In 1955 he married Joan Weston, a dancer with the Royal Ballet. She later became a choreographer and television producer. They had two children, a son, Caractacus (born December 1967), a musician and recording engineer, and a daughter, Boudicca (born 1970), a video producer.

Conducting career

After nearly two years with Scherchen, Downes returned to England and joined the Carl Rosa Opera Company as a répétiteur. [1] After the company's temporary closure in 1951, Downes began a long and fruitful association with the Royal Opera House, Covent Garden in 1952 with his appointment as an assistant to Rafael Kubelík. [4] He started work as repetiteur and prompter on the same day that Joan Sutherland began with the company, his first assignment being a new Günther Rennert production of Un ballo in maschera , shortly followed as prompter for Maria Callas in her house debut in Norma with Vittorio Gui conducting.

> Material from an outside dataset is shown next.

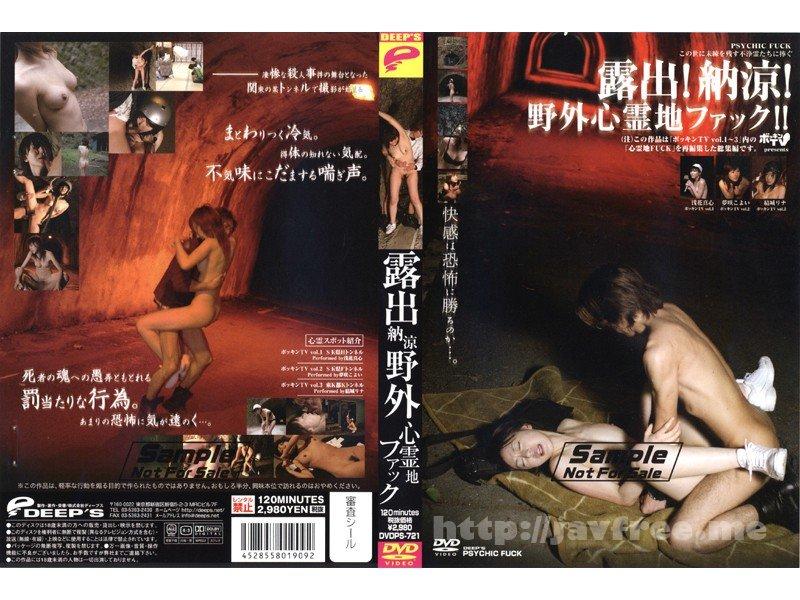 [DVDPS-721] 露出!納涼!野外心霊地ファック!! - image DVDPS-721 on https://javfree.me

His next job was singing the role of Tristan in stage rehearsals under Barbirolli, pending the arrival Ludwig Suthaus, then teaching the local singers in Elektra . [3]

His first conducting assignment was taking over from John Barbirolli in La bohème in Bulawayo, while at Covent Garden, it was in 1954 for Der Freischütz . [1] Downes's first experience of conducting a new production came about by accident when the eminent elderly French conductor Désiré-Émile Inghelbrecht proved unable to hold the ensemble together, so that after the general rehearsal David Webster and the French ambassador in London persuaded Inghelbrecht to withdraw, and Downes took over from the opening night. [3]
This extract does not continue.